Edit the commit page text from the words "Merge pull request" through the words "and 15 deletions.", replacing "Data Migration Stack" with "Data Migration Pipeline".

● **Text under study**
════

Merge pull request #162 from cmurp25/mainline

Policy Changes & Added Data Migration Stack
clemsonMakerspace · Nov 20, 2024 · d923e9e · d923e9e
2 parents c642565 + d331147
commit d923e9e
Show file tree

Hide file tree

Showing 5 changed files with 187 additions and 15 deletions.
diff --git a/cdk/api_gateway/backend_api.py b/cdk/api_gateway/backend_api.py
@@ -58,22 +58,22 @@ def __init__(self, scope: core.Construct,
         self.qualifications_handler_lambda(qualifications_table_name, ("https://" + self.domain_name))
         self.equipment_handler_lambda(equipment_table_name, ("https://" + self.domain_name))

════

Extracted page text data
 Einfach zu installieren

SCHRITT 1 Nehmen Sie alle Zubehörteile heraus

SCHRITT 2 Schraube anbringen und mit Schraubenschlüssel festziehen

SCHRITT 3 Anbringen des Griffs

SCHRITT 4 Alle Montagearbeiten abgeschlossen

════

● **Your solution**
Merge pull request #162 from cmurp25/mainline

Policy Changes & Added Data Migration Pipeline
clemsonMakerspace · Nov 20, 2024 · d923e9e · d923e9e
2 parents c642565 + d331147
commit d923e9e
Show file tree

Hide file tree

Showing 5 changed files with 187 additions and 15 deletions.